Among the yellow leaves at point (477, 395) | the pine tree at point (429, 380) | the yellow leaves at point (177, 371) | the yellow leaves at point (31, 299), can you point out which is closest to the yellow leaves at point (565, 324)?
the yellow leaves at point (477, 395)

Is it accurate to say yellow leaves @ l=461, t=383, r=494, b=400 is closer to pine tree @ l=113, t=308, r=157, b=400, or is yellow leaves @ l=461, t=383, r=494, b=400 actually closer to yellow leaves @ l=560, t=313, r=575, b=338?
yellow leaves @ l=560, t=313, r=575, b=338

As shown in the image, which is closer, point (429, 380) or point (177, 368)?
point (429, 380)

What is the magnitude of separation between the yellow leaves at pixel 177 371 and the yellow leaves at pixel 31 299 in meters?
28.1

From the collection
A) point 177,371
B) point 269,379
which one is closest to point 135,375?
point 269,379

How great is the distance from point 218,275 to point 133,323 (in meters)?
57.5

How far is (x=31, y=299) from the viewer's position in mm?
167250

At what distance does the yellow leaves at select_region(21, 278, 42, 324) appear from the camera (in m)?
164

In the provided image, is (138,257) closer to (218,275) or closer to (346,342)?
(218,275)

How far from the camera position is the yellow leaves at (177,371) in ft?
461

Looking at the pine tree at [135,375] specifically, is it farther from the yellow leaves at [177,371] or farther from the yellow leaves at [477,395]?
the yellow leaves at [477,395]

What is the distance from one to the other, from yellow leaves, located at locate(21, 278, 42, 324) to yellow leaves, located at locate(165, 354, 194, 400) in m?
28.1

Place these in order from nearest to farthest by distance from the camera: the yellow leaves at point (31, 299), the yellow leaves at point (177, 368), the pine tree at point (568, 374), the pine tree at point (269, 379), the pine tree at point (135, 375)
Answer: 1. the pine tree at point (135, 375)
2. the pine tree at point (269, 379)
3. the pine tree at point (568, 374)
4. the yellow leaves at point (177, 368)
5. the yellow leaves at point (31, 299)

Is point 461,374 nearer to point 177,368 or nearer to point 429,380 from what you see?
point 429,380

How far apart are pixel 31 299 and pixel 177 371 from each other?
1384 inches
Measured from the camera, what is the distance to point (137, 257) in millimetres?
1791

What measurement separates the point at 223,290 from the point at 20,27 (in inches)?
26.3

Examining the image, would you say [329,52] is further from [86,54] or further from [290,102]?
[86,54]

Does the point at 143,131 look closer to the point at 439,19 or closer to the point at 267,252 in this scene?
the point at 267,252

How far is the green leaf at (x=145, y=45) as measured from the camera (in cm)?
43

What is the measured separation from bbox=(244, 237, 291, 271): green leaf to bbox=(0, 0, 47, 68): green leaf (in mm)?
########
Copy the items word for word, from the line containing "How far is (x=31, y=299)" through the line containing "5. the yellow leaves at point (31, 299)", both lines included.

● FULL OUTPUT:
How far is (x=31, y=299) from the viewer's position in mm?
167250

At what distance does the yellow leaves at select_region(21, 278, 42, 324) appear from the camera (in m)?
164

In the provided image, is (138,257) closer to (218,275) or closer to (346,342)?
(218,275)

How far from the camera position is the yellow leaves at (177,371) in ft?
461

Looking at the pine tree at [135,375] specifically, is it farther from the yellow leaves at [177,371] or farther from the yellow leaves at [477,395]?
the yellow leaves at [477,395]

What is the distance from one to the other, from yellow leaves, located at locate(21, 278, 42, 324) to yellow leaves, located at locate(165, 354, 194, 400) in m?
28.1

Place these in order from nearest to farthest by distance from the camera: the yellow leaves at point (31, 299), the yellow leaves at point (177, 368), the pine tree at point (568, 374), the pine tree at point (269, 379), the pine tree at point (135, 375)
Answer: 1. the pine tree at point (135, 375)
2. the pine tree at point (269, 379)
3. the pine tree at point (568, 374)
4. the yellow leaves at point (177, 368)
5. the yellow leaves at point (31, 299)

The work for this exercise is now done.